Y además, Baldini acariciaba otro plan, su plan favorito, una especie de proyecto alternativo a la fábrica de Faubourg Saint-Antoine que, si no al por mayor, produciría en exclusiva para una clientela escogida, de rango muy elevado; para ellos Baldini quería crear, o mejor dicho, hacer crear perfumes personales que, como trajes hechos a medida, sólo fueran apropiados para una persona, la única que podría usarlos y cuyo preclaro nombre ostentarían. Imaginó un "Parfum de la Marquise de Cernay", un "Parfum de la Marèchale de Villars", un "Parfum du Duc d’Aiguillon", etcétera. Soñaba con un "Parfum de Madame la Marquise de Pompadour" y, sí, incluso con un "Parfum de Sa Majestè le Roi", en un valioso frasco de ágata tallada, engastada en oro cincelado y, oculto en el interior de la base, el nombre grabado: "Giuseppe Baldini, Perfumeur".

El nombre del rey y el suyo propio en un mismo objeto. ¡A tan magníficas fantasías había llegado Baldini! Y ahora Grenouille estaba enfermo, cuando Grimal, Dios lo tuviera en su gloria, había jurado que nunca le dolía nada, que lo resistía todo y que incluso la peste negra lo dejaba de lado. Ninguna enfermedad podía con él. ¿Y si se moría? ¡Espantoso! Entonces morirían también los maravillosos planes de la fábrica, de las muchachas bonitas, del privilegio y del perfume del rey.

Baldini decidió, por consiguiente, no dejar piedra por remover con tal de salvar la preciada vida de su aprendiz. Ordenó su traslado del catre del taller a una cama limpia del piso superior de la casa y mandó hacerla con sábanas de damasco. Ayudó con sus propias manos a subir al enfermo por la angosta escalera, pese a repugnarle en extremo las pústulas y los furúnculos supurantes. Ordenó a su esposa que hiciera caldo de gallina con vino y envió a buscar al médico más renombrado del barrio, un tal Procope, a quien tuvo que pagar por adelantado -¡veinte francos!- para que se molestara en visitarle a domicilio.

El médico fue, levantó la sábana con las puntas de los dedos, echó una sola ojeada al cuerpo de Grenouille, que realmente parecía agujereado por cien balas, y abandonó la estancia sin haber abierto siquiera el maletín, que le llevaba siempre un ayudante. El caso, explicó a Baldini, era muy claro: se trataba de una especie sifilítica de la viruela, complicada con un sarampión purulento en su último estadio. Por ello no procedía recetar ninguna clase de tratamiento, ya que era imposible practicar debidamente una sangría con la lanceta en un cuerpo ya medio descompuesto, más parecido a un cadáver que a un organismo vivo. Y aunque todavía no se notaba la pestilencia característica de esta enfermedad -lo cual, por otra parte, resultaba asombroso y constituía, desde el punto de vista estrictamente científico, un caso muy raro-, el óbito del paciente dentro de las próximas cuarenta y ocho horas era tan seguro como que él se llamaba doctor Procope. Tras lo cual exigió el pago de otros veinte francos por la visita y el diagnóstico -cinco de ellos deducibles si le entregaban el cadáver para aprovechar su sintomatología clásica con fines docentes- y se despidió.

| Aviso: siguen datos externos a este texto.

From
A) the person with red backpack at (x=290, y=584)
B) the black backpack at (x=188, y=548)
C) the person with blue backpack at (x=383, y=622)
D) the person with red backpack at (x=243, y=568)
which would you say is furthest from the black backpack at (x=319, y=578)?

Baldini estaba fuera de sí. Gimió y gritó con desesperación; se mordió los dedos, furioso contra su destino. Una vez más veía frustrarse sus planes de un éxito espectacular poco antes de alcanzar la meta. La vez anterior se habían interpuesto, con la riqueza de su inventiva, Pèlissier y sus compinches, y esta vez era este muchacho, dotado de un fondo inagotable de nuevos olores, este pequeño rufián, más valioso que su peso en oro, quien precisamente ahora, en la fase ascendente del negocio, tenía que contraer la viruela sifilítica y el sarampión purulento en su estado último. ¡Precisamente ahora! ¿Por qué no dentro de dos años? ¿Por qué no dentro de uno? Para entonces podría haberlo explotado como una mina de plata o como un asno de oro. Dentro de un año podía morirse tranquilo. ¡Pero, no! Tenía que morirse ahora, ¡por Dios Todopoderoso, en un plazo de dos días!